Requirement A: Return every line of the rows below that contains the word "sand", copying each line in full.

————

# No more ACSI card confusion . . . probably!!



## Zebedee (Oct 3, 2007)

My _"ACSI Club ID Camping Carnet"_ card came this morning - to give it it's full name.

Along the right hand edge is a black strip with the words, *"No CC discount with this ID pass"* It is made of hard plastic like a normal credit card.

The _"Camping Card ACSI"_ (to be found in the cover of Book 2) has a yellow strip along the right hand edge with the words, *"DISCOUNT CARD". *It is made of flimsy cardboard.

The two cards are clearly very different. With only average good fortune we should get no more tortuous threads where some members fail to comprehend the difference between the two cards. _(It almost got to fisticuffs at one point a few months ago!! :roll: )_

It seems apparent that there has been widespread confusion, which Messrs ACSI have addressed with the clearer labelling.

Hope it works, and that this is helpful.

Dave


----------



## Glandwr (Jun 12, 2006)

Out of interest Dave is the ID card dated?

Dick


----------



## Zebedee (Oct 3, 2007)

Yes Dick.

It has an expiry date of 12/2015.

That would not normally worry me too much, since no campsite has ever bothered about our previous one being out of date (12/2012)

Two main reasons for having one. Our surname is difficult (_even for the English_) so it's far easier to pass the card over in any situation where it needs to be spelled out.

Secondly, I have renewed my passport since the 2012 card so the number has changed. I thought it was worth the fee (_only about four quid_) to avoid the possibility of some difficult explanations in a foreign language.

I've found the card quite useful in many situations where my passport was in the safe. It's a lot easier to fish the ACSI ID card out of my wallet than grovel about getting the passport out of the safe, and putting it back afterwards.

Dave


----------



## Glandwr (Jun 12, 2006)

Knowing that my identity would be extinguished shortly after Christmas, would give me a slightly uneasy year Dave :lol: 

Dick


----------



## listerdiesel (Aug 3, 2012)

We found that the ACSI card was very acceptable at all the places we went this year in France and Holland, no questions at all, just produce the card and job done.

————

Requirement B: From the thread about ACSI cards above, set down the passage that begins at the words "We found that" and stops after the words "and job done.".

————

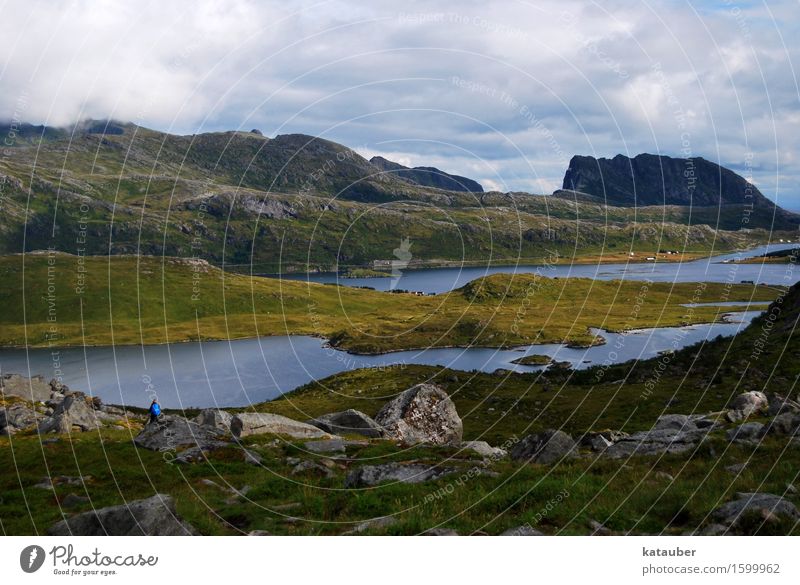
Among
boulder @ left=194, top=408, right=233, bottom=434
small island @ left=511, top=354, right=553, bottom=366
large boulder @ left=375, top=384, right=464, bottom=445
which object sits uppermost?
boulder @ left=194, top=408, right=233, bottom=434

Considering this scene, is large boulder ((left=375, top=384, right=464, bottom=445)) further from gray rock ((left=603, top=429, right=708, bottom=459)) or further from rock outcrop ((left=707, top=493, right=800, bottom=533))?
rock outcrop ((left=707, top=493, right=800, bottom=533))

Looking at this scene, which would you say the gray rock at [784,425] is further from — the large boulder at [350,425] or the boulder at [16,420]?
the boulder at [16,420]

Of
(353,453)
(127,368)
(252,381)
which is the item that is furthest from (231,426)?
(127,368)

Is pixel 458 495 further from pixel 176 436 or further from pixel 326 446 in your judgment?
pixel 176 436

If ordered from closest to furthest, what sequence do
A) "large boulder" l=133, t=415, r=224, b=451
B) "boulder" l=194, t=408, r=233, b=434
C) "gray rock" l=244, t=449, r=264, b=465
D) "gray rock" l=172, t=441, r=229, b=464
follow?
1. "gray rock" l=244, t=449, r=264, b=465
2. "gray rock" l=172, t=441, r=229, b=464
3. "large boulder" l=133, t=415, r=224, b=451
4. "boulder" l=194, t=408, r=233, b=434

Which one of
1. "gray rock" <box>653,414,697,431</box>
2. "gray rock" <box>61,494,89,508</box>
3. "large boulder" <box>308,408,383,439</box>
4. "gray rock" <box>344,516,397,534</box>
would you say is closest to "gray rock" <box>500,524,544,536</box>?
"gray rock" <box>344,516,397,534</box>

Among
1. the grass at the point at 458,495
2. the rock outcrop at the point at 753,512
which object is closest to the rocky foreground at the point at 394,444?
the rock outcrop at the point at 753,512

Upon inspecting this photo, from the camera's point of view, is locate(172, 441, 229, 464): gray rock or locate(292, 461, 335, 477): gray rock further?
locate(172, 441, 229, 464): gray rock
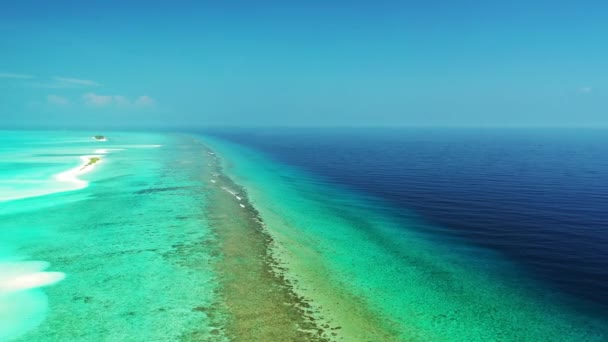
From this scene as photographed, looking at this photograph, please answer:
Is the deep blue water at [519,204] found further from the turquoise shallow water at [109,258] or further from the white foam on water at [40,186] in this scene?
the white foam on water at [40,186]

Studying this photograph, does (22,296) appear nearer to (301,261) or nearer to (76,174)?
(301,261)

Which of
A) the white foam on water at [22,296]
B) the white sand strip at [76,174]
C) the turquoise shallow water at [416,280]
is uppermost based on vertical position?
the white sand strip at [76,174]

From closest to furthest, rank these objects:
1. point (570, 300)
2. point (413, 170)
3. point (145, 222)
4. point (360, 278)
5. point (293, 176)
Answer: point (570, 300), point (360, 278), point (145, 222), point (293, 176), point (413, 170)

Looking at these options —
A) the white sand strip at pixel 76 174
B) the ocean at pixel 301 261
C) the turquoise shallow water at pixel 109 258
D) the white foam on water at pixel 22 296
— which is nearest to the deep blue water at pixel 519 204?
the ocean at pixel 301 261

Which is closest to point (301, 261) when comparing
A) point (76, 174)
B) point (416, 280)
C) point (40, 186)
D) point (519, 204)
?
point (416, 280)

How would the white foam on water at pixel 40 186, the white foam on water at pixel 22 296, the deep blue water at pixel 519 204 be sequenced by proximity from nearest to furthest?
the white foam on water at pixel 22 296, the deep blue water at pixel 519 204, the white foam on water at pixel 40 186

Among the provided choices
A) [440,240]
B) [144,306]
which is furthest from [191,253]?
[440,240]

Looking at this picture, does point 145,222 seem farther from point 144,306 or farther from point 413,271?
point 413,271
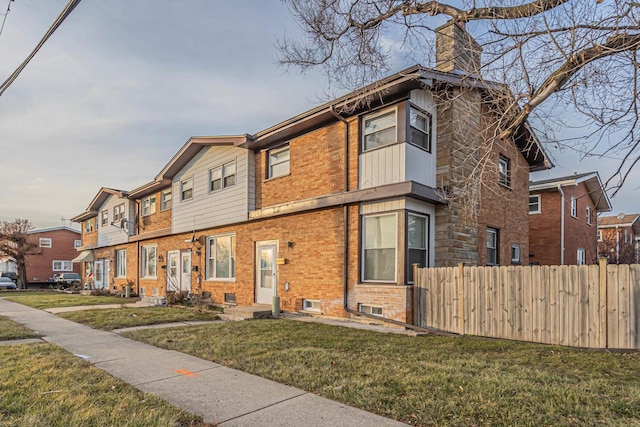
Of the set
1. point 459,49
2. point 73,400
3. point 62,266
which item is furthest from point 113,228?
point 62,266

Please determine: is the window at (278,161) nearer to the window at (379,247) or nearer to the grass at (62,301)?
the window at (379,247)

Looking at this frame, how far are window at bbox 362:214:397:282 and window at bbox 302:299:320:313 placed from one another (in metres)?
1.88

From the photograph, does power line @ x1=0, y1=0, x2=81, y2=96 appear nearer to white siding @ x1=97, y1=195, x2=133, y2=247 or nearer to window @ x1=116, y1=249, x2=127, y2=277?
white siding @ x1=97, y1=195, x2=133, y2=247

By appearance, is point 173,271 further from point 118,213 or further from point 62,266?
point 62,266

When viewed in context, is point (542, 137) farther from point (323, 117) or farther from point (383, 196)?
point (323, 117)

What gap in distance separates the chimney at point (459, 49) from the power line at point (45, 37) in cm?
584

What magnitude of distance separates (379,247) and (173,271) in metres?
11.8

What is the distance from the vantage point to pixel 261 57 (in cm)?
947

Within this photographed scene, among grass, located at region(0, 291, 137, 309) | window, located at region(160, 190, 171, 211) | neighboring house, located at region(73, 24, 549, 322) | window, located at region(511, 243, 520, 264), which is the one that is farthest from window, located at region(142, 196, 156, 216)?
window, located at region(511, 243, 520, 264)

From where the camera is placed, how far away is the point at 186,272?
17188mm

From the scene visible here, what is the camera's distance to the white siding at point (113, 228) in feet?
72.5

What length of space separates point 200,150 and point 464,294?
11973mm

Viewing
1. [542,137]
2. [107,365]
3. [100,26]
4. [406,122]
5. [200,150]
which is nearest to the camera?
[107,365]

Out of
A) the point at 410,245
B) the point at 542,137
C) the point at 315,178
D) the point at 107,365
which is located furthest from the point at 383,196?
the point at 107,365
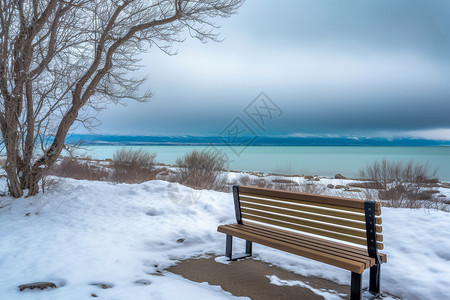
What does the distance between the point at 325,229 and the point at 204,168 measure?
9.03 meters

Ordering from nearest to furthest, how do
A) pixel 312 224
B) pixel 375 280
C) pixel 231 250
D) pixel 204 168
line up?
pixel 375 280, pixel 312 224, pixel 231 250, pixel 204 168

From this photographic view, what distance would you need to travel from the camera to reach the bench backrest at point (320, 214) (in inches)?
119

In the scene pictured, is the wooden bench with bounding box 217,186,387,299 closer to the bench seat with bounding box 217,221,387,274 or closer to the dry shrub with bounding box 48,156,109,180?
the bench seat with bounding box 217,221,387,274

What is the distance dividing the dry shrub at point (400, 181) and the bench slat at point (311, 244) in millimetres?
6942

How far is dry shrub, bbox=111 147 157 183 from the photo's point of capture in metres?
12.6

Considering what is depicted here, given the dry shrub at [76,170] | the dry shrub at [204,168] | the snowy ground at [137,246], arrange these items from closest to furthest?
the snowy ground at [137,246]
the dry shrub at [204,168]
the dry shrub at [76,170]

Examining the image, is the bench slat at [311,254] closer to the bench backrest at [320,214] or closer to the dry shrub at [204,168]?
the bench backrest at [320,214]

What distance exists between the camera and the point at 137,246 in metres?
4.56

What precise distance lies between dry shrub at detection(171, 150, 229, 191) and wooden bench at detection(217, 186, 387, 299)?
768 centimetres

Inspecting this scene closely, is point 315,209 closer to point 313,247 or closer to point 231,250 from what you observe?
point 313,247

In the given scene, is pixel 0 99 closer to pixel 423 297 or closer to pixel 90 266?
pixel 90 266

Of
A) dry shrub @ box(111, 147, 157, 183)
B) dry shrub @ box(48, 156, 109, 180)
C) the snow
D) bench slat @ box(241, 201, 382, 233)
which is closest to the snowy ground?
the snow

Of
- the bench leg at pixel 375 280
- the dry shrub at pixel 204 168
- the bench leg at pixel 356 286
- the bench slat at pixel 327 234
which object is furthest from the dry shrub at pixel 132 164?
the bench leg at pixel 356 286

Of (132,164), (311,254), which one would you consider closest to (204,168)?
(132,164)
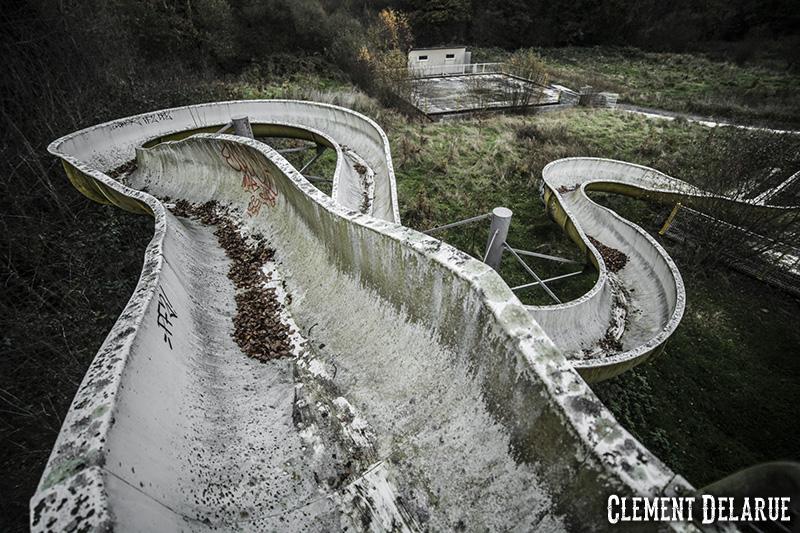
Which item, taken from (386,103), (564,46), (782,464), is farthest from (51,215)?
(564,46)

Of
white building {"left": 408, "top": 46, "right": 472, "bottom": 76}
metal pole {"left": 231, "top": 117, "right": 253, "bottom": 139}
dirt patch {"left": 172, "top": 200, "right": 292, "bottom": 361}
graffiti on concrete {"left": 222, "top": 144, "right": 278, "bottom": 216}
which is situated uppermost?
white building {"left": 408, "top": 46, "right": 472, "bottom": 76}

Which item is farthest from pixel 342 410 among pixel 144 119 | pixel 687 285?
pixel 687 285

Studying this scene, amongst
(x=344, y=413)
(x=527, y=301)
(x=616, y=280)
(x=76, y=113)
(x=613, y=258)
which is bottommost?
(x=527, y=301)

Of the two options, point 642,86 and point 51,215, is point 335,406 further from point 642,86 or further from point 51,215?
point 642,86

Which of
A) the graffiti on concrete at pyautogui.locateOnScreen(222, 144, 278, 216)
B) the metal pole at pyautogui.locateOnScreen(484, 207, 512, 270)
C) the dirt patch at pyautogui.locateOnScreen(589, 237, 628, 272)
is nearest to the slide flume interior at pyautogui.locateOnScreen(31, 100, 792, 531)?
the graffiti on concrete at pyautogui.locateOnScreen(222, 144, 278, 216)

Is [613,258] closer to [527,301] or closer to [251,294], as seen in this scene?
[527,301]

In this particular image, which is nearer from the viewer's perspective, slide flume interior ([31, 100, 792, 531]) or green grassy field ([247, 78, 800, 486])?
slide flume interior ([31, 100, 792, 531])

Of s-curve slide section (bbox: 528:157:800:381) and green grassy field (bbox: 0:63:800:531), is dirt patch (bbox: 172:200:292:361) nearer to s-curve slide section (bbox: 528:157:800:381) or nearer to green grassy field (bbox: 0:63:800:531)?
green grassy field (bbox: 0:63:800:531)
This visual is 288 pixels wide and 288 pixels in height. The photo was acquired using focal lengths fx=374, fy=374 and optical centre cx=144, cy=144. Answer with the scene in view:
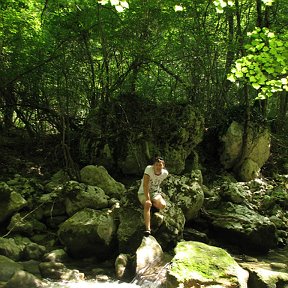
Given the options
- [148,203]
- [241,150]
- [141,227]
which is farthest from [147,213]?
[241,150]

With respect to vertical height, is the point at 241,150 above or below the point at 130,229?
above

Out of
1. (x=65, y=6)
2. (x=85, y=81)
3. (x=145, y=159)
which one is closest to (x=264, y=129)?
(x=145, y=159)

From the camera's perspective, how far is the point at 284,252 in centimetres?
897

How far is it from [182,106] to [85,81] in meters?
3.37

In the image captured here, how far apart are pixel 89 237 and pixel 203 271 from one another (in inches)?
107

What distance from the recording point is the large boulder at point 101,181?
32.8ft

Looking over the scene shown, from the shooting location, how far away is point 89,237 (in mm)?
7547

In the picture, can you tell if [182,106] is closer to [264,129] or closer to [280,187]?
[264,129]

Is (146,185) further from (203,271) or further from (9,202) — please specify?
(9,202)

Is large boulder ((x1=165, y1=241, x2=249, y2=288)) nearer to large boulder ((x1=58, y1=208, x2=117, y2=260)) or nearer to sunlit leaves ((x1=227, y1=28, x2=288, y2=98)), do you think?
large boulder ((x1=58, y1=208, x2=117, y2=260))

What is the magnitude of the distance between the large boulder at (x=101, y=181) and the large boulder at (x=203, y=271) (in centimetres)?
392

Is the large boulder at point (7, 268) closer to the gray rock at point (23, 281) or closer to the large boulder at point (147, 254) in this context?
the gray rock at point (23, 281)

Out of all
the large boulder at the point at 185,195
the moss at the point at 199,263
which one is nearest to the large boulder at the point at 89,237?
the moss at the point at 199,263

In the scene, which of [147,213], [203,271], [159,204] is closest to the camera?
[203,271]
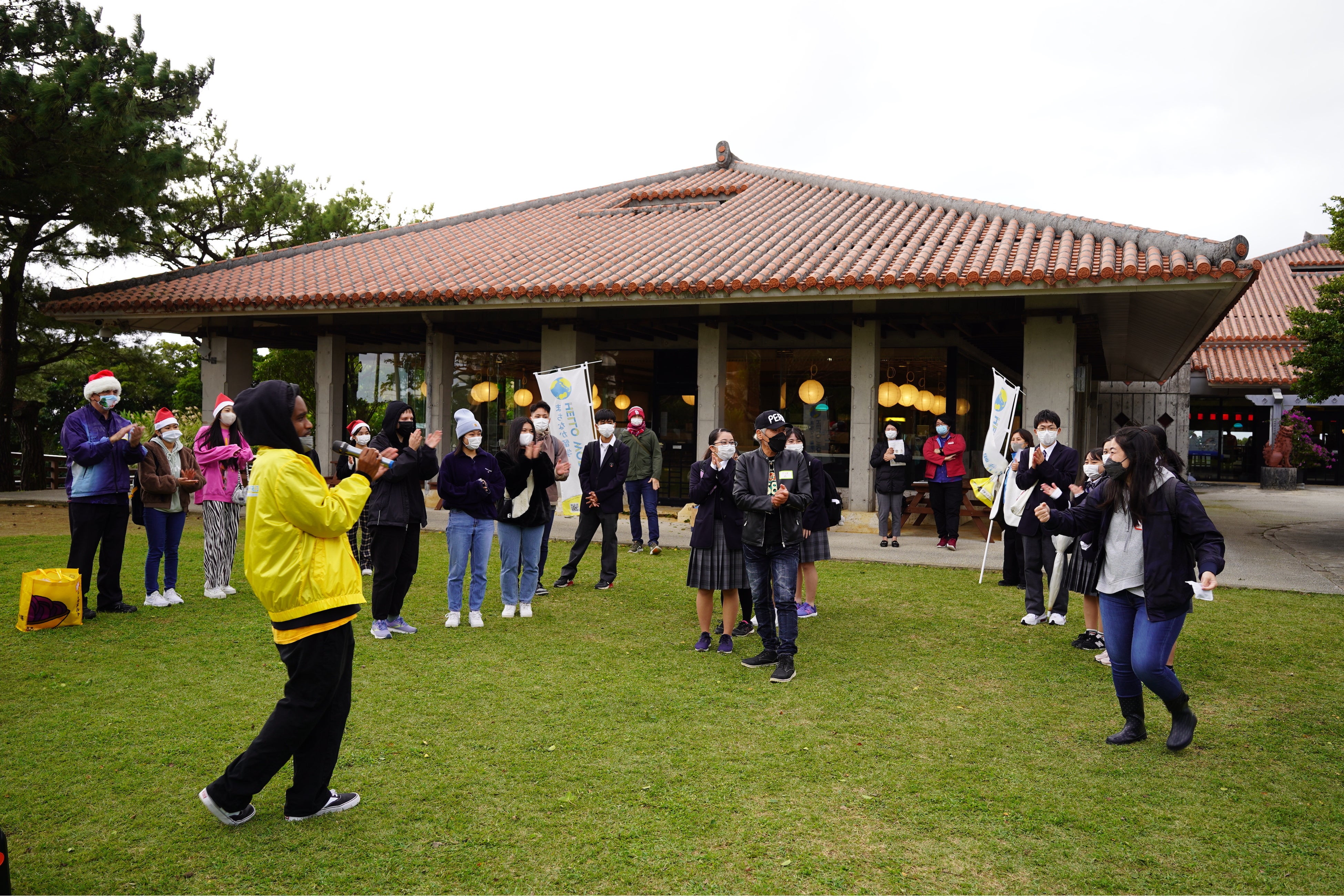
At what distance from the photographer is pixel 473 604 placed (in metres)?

————

Exercise solution A:
B) the white sand strip at [76,174]
the white sand strip at [76,174]
A) the white sand strip at pixel 76 174

Exercise solution B:
We found that the ACSI card was very acceptable at all the places we went this year in France and Holland, no questions at all, just produce the card and job done.